Aufgaben>
1. Beantworten Sie anhand des Lesetexts:
(a) Welche Frage soll laut dem Lesetext nicht im Vordergrund stehen?
(b) Welches Gefühl hat man laut dem Lesetext, wenn man eine Handlungsoption hat und aktiv sein kann?
(c) Was könnten die Großeltern laut der abschließenden Frage nicht einsehen?
2. Schreiben Sie bitte den Abschnitt des Lesetexts von „Es geht also“ bis einschließlich „besucht werden können?“ wortgetreu ab.

Es geht also nicht so sehr in die Richtung: Wie können wir es Oma und Opa beibringen? Sondern: Wie können wir zusammen eine gute Lösung finden? Wenn ich eine Handlungsoption habe und aktiv sein kann, dann habe ich auch das Gefühl, dass ich mich mit einbringen kann. Es ist anders, als wenn ich als Objekt einfach irgendwo hingeschoben werde.

Wie würden Sie denn damit umgehen, wenn die Großeltern nicht einsehen, dass sie in diesem Jahr nicht kommen dürfen oder wegen der Pandemie nicht besucht werden können?

(Extrahierte Dateneinträge)
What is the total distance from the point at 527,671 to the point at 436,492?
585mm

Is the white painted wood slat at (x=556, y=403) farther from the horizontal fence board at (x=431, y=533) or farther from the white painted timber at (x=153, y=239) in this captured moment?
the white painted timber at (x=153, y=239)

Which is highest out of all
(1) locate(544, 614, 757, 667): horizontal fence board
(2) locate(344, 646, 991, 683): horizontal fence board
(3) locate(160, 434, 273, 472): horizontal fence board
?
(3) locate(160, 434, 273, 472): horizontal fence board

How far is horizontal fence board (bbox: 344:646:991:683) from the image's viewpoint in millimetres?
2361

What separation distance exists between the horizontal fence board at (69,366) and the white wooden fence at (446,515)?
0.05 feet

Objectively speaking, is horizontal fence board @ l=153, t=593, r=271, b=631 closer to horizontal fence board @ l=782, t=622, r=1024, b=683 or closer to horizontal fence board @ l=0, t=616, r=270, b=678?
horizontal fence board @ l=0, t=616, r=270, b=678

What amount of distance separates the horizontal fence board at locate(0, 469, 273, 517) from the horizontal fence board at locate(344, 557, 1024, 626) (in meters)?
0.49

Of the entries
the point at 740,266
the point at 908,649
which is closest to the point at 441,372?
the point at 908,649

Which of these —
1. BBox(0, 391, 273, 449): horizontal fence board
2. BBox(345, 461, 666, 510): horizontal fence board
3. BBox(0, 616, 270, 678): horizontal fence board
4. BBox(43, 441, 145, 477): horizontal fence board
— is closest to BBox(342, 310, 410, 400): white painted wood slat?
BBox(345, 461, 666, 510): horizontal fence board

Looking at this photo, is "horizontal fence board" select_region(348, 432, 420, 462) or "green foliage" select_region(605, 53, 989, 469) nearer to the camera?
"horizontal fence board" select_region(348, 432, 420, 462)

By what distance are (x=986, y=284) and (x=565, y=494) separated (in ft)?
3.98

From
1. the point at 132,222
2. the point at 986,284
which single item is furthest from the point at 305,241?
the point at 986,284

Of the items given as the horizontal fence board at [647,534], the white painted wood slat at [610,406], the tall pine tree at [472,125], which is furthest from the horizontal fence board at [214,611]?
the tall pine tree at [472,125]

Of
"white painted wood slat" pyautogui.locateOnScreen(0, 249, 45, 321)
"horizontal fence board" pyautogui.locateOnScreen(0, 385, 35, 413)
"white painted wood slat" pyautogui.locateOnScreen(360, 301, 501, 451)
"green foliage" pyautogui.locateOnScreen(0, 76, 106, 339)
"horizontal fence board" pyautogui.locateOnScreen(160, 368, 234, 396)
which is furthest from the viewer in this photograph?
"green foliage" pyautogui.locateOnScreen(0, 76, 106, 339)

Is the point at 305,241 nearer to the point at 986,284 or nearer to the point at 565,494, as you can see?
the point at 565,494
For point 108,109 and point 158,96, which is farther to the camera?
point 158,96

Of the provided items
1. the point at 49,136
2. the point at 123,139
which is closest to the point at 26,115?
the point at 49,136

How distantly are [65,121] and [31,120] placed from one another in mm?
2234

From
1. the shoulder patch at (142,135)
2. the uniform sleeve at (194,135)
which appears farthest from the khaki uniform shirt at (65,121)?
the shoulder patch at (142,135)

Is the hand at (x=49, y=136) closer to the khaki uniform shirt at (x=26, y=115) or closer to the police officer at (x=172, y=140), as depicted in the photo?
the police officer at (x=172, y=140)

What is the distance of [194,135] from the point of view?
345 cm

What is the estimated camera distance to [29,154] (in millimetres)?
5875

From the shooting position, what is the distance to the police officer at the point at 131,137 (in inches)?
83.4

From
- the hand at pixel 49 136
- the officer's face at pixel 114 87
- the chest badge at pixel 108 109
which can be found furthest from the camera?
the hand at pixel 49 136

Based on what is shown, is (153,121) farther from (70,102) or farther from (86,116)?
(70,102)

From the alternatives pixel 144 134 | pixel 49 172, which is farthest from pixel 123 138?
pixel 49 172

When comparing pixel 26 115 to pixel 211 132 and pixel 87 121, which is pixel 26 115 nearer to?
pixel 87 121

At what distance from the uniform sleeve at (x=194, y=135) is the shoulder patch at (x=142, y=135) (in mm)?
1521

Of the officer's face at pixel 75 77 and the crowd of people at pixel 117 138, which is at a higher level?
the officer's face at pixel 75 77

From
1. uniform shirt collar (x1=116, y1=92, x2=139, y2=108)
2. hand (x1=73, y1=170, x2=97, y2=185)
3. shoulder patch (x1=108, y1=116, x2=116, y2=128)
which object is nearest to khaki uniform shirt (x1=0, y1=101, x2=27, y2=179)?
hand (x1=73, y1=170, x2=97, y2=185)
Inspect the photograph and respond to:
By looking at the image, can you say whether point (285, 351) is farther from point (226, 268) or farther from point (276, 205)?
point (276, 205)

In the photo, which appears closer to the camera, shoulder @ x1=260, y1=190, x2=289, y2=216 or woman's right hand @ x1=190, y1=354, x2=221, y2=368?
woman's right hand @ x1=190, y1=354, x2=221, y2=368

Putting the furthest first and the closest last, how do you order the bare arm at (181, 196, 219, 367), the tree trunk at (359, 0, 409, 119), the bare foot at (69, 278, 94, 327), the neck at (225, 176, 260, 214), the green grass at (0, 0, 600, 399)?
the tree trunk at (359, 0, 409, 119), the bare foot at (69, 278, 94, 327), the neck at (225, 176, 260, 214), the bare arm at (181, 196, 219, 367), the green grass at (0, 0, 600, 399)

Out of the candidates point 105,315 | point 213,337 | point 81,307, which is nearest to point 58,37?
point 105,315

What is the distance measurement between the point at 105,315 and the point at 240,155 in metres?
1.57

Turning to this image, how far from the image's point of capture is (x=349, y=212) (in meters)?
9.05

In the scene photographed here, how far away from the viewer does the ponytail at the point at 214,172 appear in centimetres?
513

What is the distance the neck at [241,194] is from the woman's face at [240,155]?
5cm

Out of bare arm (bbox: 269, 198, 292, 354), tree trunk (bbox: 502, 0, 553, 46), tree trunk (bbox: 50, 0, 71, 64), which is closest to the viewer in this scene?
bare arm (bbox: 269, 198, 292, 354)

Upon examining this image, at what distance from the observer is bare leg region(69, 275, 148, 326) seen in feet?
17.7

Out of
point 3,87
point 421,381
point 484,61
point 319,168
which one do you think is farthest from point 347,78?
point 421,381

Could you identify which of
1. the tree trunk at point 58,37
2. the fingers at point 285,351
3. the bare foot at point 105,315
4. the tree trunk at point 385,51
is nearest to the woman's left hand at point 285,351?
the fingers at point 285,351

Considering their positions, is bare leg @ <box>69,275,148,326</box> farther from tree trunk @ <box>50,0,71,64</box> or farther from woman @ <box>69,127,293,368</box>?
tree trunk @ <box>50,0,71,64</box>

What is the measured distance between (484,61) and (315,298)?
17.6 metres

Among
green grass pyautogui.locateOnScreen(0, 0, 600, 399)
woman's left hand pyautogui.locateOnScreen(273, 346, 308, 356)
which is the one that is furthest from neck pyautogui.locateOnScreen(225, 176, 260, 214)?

Lösungen in Reihenfolge>
1.
(a) Wie können wir es Oma und Opa beibringen?
(b) Das Gefühl, dass man sich mit einbringen kann.
(c) Dass sie in diesem Jahr nicht kommen dürfen oder wegen der Pandemie nicht besucht werden können.

2.
Es geht also nicht so sehr in die Richtung: Wie können wir es Oma und Opa beibringen? Sondern: Wie können wir zusammen eine gute Lösung finden? Wenn ich eine Handlungsoption habe und aktiv sein kann, dann habe ich auch das Gefühl, dass ich mich mit einbringen kann. Es ist anders, als wenn ich als Objekt einfach irgendwo hingeschoben werde.

Wie würden Sie denn damit umgehen, wenn die Großeltern nicht einsehen, dass sie in diesem Jahr nicht kommen dürfen oder wegen der Pandemie nicht besucht werden können?